Embora considere que Portugal "tem canais a mais", José Paquete de Oliveira, primeiro provedor do espectador da RTP, diz que a televisão privada, "com defeitos e virtudes, liberalizou o espaço televisivo", e "forçou a RTP a ser menos institucional". Só isso é uma grande vitória. Já José Azeredo Lopes, antigo presidente da ERC, questionado sobre o que o novo regulador mudou na TV, entende que a regulação "não pode, nem deve, ter a pretensão de "mudar" a TV. Mas deve sentir como seu dever impor o cumprimento de regras básicas".

O resumo da "nata" destes 20 anos é de Marcelo Rebelo de Sousa: "A autorização das televisões privadas; a contratação de Emídio Rangel por Francisco Pinto Balsemão; a contratação de José Eduardo Moniz por Belmiro de Azevedo e a sua manutenção no cargo por Paes do Amaral. Também foi marcante o momento em que a Igreja saiu da TVI e este canal se transformou num canal competitivo. Foi marcante a criação do primeiro canal de notícias especializado, a SIC Notícias, que obrigou depois a RTP e a TVI a criarem um canal semelhante. Foi muito marcante um tipo de informação desenvolvida na justiça, nomeadamente a justiça criminal. Foi marcante a mudança do papel do futebol na televisão. Foi marcante a viragem das televisões para obras sociais: há cada vez mais momentos marcantes na televisão. A mudança é a grande constante na televisão em Portugal. Por isso, os desafios que se colocam são cada vez mais difíceis. Uma outra grande mudança foi o facto de o cabo ter passado a ganhar, desde o Verão de 2011, aos restantes canais. O peso da Internet e do multimédia é também marcante. Daqui a dois ou três anos, a televisão em Portugal vai ser muito diferente do que é hoje."
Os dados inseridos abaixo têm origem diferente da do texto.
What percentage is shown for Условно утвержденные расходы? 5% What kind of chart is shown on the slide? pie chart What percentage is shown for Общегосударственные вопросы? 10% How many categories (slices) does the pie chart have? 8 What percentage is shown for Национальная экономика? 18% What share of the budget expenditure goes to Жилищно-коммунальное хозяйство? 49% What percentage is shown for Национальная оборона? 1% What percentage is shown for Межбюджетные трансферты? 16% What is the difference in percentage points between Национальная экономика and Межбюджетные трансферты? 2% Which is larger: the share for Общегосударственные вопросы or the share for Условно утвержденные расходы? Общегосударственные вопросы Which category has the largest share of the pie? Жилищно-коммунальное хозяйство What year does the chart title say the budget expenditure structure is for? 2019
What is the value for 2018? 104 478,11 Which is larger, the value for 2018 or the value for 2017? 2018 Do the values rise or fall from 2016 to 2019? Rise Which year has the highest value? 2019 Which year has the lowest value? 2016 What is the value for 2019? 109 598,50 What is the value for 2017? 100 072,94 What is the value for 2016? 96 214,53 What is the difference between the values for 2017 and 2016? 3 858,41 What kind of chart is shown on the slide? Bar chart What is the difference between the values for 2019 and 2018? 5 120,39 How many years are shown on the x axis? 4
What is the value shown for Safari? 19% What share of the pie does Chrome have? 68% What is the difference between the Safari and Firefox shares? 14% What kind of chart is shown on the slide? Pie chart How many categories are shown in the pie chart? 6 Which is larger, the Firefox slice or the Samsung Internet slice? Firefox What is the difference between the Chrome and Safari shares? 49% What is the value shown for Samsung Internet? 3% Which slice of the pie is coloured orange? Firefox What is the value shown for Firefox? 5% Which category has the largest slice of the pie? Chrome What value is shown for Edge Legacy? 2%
É Guilherme Costa, até há poucas semanas presidente da RTP, que levanta o véu. "A televisão do futuro incorporará fortemente as tecnologias digitais, assumindo uma fortíssima convergência com a Net e um uso exponencial dos novos dispositivos, designadamente os smartphones e os tablets. Focar-se-á na actividade editorial, desintegrando-se das actividades (...) de produção e distribuição. E os operadores de televisão terão de alinhar a sua estrutura com os novos modos de consumir."